- _TASK DESCRIPTION_
Render every line of the listing below as a Markdown table with the columns Row and Line, numbering each row. Skip blank lines and leave the pictures out.

- _INPUT RECORDS_

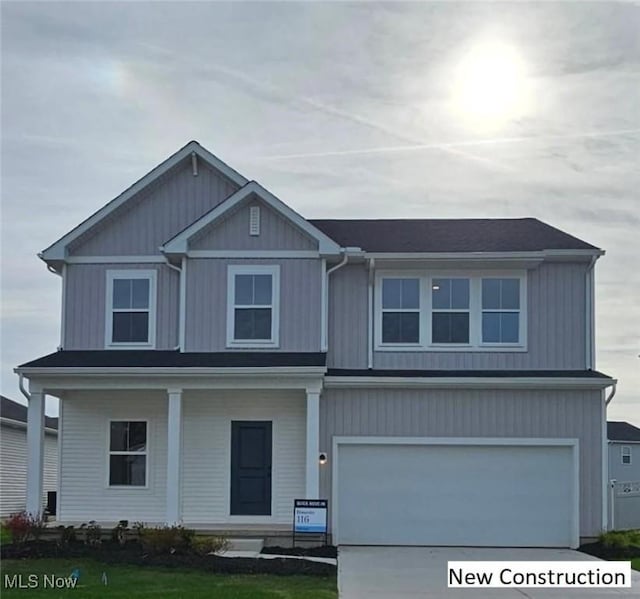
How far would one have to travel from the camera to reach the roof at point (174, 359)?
20062 mm

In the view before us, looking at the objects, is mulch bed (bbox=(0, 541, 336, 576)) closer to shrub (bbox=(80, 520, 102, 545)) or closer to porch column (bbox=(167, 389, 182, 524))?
shrub (bbox=(80, 520, 102, 545))

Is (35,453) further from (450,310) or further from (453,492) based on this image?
(450,310)

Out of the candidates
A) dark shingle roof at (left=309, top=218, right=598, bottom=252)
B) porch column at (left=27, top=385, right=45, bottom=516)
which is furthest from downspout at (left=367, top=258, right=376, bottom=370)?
porch column at (left=27, top=385, right=45, bottom=516)

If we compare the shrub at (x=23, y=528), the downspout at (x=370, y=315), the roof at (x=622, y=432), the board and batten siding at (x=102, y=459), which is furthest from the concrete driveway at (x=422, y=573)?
the roof at (x=622, y=432)

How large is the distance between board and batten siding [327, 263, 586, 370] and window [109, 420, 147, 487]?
4143 mm

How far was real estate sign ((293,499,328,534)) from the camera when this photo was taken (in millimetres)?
19047

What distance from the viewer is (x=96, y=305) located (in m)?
21.7

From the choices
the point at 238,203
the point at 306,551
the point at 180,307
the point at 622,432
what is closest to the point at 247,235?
the point at 238,203

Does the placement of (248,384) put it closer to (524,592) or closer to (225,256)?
(225,256)

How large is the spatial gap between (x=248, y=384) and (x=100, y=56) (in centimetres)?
667

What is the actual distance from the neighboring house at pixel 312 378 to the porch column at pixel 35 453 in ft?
0.17

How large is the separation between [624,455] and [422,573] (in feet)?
142

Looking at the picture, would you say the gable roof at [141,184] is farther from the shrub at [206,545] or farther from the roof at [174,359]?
the shrub at [206,545]

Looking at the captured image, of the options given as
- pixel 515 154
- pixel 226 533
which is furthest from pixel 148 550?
pixel 515 154
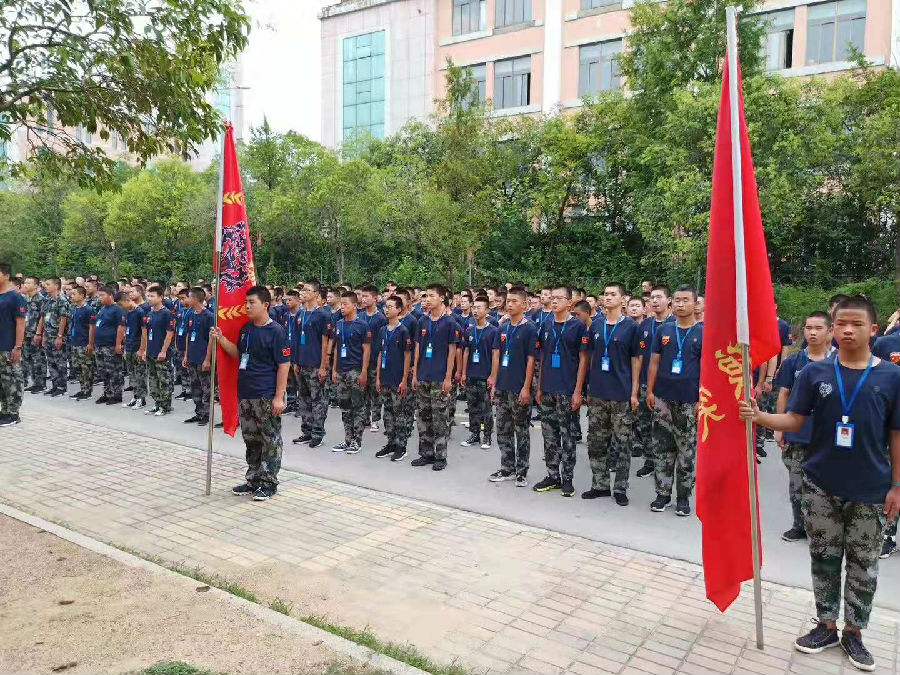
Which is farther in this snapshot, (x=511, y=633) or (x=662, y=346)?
(x=662, y=346)

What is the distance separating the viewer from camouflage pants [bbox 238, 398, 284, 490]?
719cm

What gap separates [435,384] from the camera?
865 centimetres

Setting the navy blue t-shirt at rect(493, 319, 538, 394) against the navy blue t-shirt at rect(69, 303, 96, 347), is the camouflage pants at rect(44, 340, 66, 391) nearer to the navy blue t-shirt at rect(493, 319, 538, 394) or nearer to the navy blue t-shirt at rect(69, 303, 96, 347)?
the navy blue t-shirt at rect(69, 303, 96, 347)

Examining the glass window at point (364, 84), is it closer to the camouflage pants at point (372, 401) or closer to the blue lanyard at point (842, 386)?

- _TASK OUTPUT_
| Row | Line |
|---|---|
| 1 | How far would one have to travel from the camera to reach the roof at point (174, 359)? |
| 2 | 20062 mm |
| 3 | In the view before us, looking at the objects, is mulch bed (bbox=(0, 541, 336, 576)) closer to shrub (bbox=(80, 520, 102, 545)) or closer to porch column (bbox=(167, 389, 182, 524))? |
| 4 | shrub (bbox=(80, 520, 102, 545)) |
| 5 | Is (35,453) further from (450,310) or further from (453,492) based on this image? |
| 6 | (450,310) |
| 7 | Out of the candidates |
| 8 | A) dark shingle roof at (left=309, top=218, right=598, bottom=252) |
| 9 | B) porch column at (left=27, top=385, right=45, bottom=516) |
| 10 | which is furthest from downspout at (left=367, top=258, right=376, bottom=370)? |
| 11 | porch column at (left=27, top=385, right=45, bottom=516) |
| 12 | If we compare the shrub at (x=23, y=528), the downspout at (x=370, y=315), the roof at (x=622, y=432), the board and batten siding at (x=102, y=459), which is furthest from the concrete driveway at (x=422, y=573)? |
| 13 | the roof at (x=622, y=432) |
| 14 | How large is the distance between board and batten siding [327, 263, 586, 370] and window [109, 420, 147, 487]? |
| 15 | 4143 mm |
| 16 | How far was real estate sign ((293,499,328,534)) from the camera when this photo was taken (in millimetres)? |
| 17 | 19047 |
| 18 | What distance from the viewer is (x=96, y=305) located (in m)? |
| 19 | 21.7 |
| 20 | From the choices |
| 21 | the point at 238,203 |
| 22 | the point at 306,551 |
| 23 | the point at 180,307 |
| 24 | the point at 622,432 |
| 25 | what is closest to the point at 247,235? |
| 26 | the point at 238,203 |
| 27 | Does the placement of (248,384) put it closer to (524,592) or closer to (225,256)? |
| 28 | (225,256) |
| 29 | How large is the spatial gap between (x=248, y=384) and (x=100, y=56) (in centimetres)? |
| 30 | 667 |
| 31 | What is the actual distance from the neighboring house at pixel 312 378 to the porch column at pixel 35 453 in ft? |
| 32 | 0.17 |
| 33 | How large is the separation between [624,455] and [422,573] (in feet)? |
| 34 | 142 |
| 35 | Looking at the picture, would you say the gable roof at [141,184] is farther from the shrub at [206,545] or farther from the roof at [174,359]? |
| 36 | the shrub at [206,545] |
| 37 | Looking at the captured image, of the options given as |
| 38 | - pixel 515 154 |
| 39 | - pixel 226 533 |
| 40 | which is furthest from pixel 148 550? |
| 41 | pixel 515 154 |
| 42 | Which is farther in this snapshot, (x=511, y=633) or (x=662, y=346)? |
| 43 | (x=662, y=346) |
| 44 | What is the distance separating the viewer from camouflage pants [bbox 238, 398, 284, 490]? |
| 45 | 719cm |
| 46 | What gap separates [435,384] from the camera? |
| 47 | 865 centimetres |
| 48 | Setting the navy blue t-shirt at rect(493, 319, 538, 394) against the navy blue t-shirt at rect(69, 303, 96, 347), is the camouflage pants at rect(44, 340, 66, 391) nearer to the navy blue t-shirt at rect(493, 319, 538, 394) or nearer to the navy blue t-shirt at rect(69, 303, 96, 347)? |
| 49 | the navy blue t-shirt at rect(69, 303, 96, 347) |
| 50 | Examining the glass window at point (364, 84), is it closer to the camouflage pants at point (372, 401) or closer to the blue lanyard at point (842, 386)? |